Затем, надо полагать, дело было так. Когда Слепая подошла к Немому, он подумал, что эта женщина — единственный человек на Земле, который может быть рядом и не может помешать побегу. Единственная женщина, в присутствии которой можно осуществлять великий план, не боясь, что замысел раскроется. Эта женщина могла быть рядом и не быть свидетелем — редкое качество.
Дальше вы знаете. Они дождались лета, поехали на Финский залив и прожили вместе три счастливых месяца на берегу. Слепая думала, что Немой строит дом, в котором они станут жить, а Немой строил плот, чтобы уплыть за море.
Собирался ли Немой взять Слепую с собой? Нет. Нет, конечно. Она ведь не готовилась.
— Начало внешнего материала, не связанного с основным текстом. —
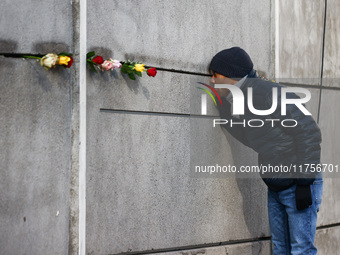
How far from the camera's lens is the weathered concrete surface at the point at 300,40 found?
556cm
Она ведь не тренировалась так, как он, целых полтора года симулировать немоту и глухоту. Не только молчать всегда, не только делать вид, что не слышишь речи, но и не вздрагивать, если неожиданно за спиной хлопнет дверь или завизжит тормозами машина. Любой социальный работник в Финляндии раскусил бы ее в два счета. К тому же на ее одежде полно было русских лейблов — Немой проверял.
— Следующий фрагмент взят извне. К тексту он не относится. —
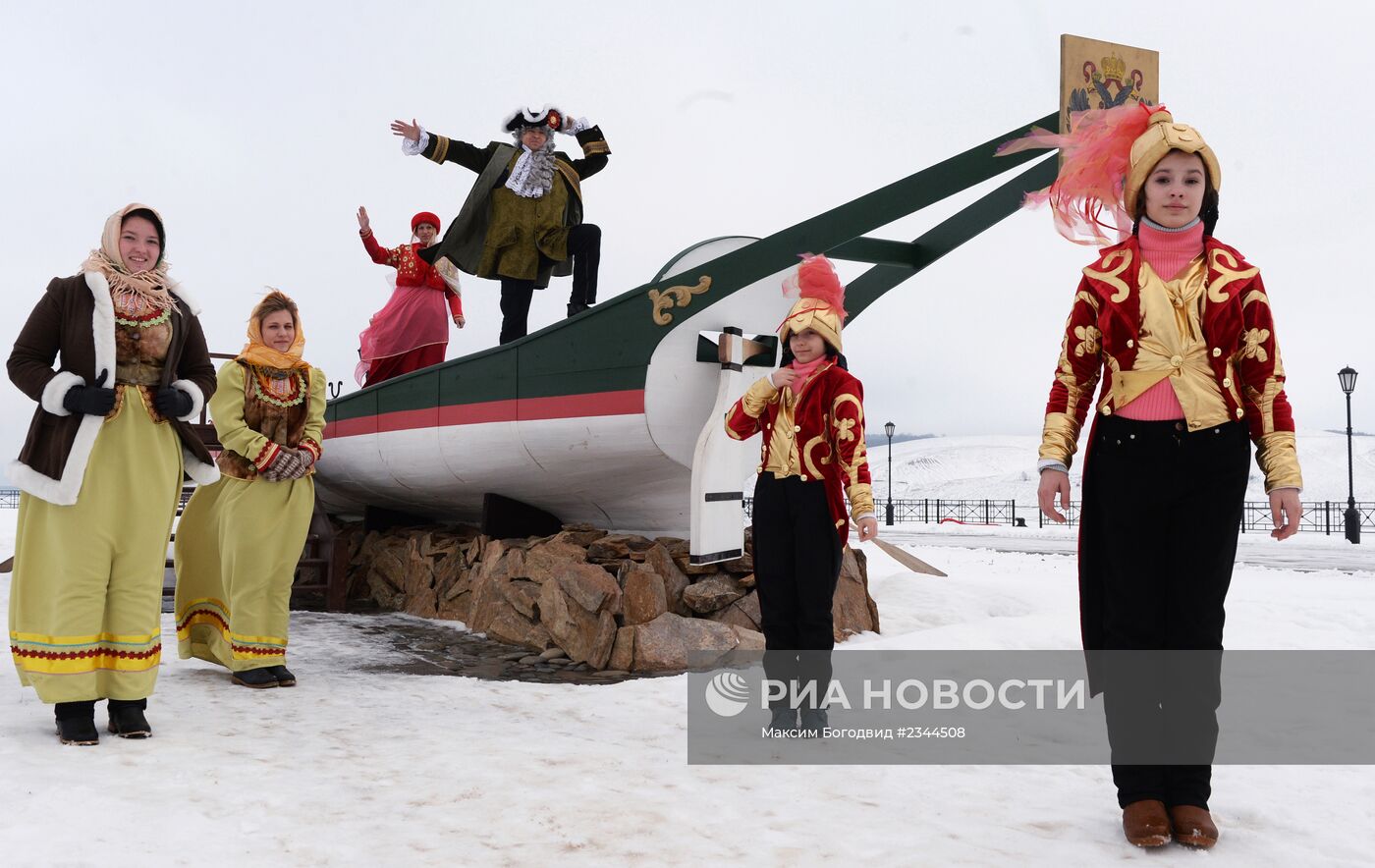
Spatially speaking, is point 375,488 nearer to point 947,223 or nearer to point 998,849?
point 947,223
Вы спросите, почему я думаю, что Немой осматривал бирки на ее одежде? Потому что он гладил ее по голове. Помните этот странный ласковый жест, про который рассказывала Слепая? Смотрел вечерами на море и гладил Слепую по голове. Я думаю, что за эти месяцы он успел полюбить ее. И каждый вечер смотрел на море и думал, что оставит любимую, когда достроит плот и дождется ветра.
Он достроил плот и дождался ветра. Если бы он отчалил сразу, как только погода переменилась, думаю, был бы сейчас в Финляндии. Не знаю, как бы ему удалось миновать пограничников и обмануть финские социальные службы, но попытка была бы предпринята. Он же вместо того, чтобы отчалить немедленно, решил устроить любимой прощальный ужин — наловил раков, откупорил водку, разжег поярче костер… И вот что из этого вышло. Жизнь перевернулась.
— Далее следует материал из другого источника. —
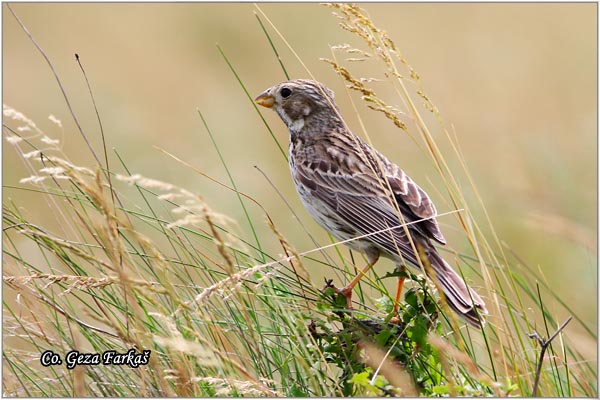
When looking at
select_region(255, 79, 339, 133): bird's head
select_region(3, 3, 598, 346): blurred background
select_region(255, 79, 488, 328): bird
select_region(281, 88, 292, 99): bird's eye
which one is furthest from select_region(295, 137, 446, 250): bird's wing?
select_region(3, 3, 598, 346): blurred background

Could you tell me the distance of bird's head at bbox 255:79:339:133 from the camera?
18.7 ft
Я думаю, этот большой пожар перевернул жизнь Немого не только в том смысле, что свел на нет три месяца работы и полтора года подготовки. Нет. Но Немой же видел любимую в ту ночь, озаренную заревом. Как она плакала, как дрожала от холода, как собирала его вещи, как догоняла его по дороге к станции, как ластилась в электричке, как лепетала слова утешения, думая, будто он их не слышит. Не знаю, когда именно, но, я думаю, он понял где-то между пожаром и возвращением в ночлежку, что не сможет бросить эту женщину. После ужина с раками смог бы, после пожара — нет. И, стало быть, прощай мечта об отчаянном побеге в счастливую страну за морем.
И он, конечно, не построит никакой дом. У них не будет никакого дома. Только влюбленная и совершенно слепая женщина может верить в дома у моря, построенные нищим человеком без паспорта, на земле, которая стоит целое состояние.
Ничего не будет. Только нагромождение крыш, осенняя мгла и Охтинский мост в окне. Только песенка чайника, бурная и короткая: сквозь ветер! сквозь бури! свинцовое море! рваные тучи! бледное солнце… Да еще эта, блин, любовь… Больше ничего. Так он думает.
Он же еще не знает, что Слепая беременна.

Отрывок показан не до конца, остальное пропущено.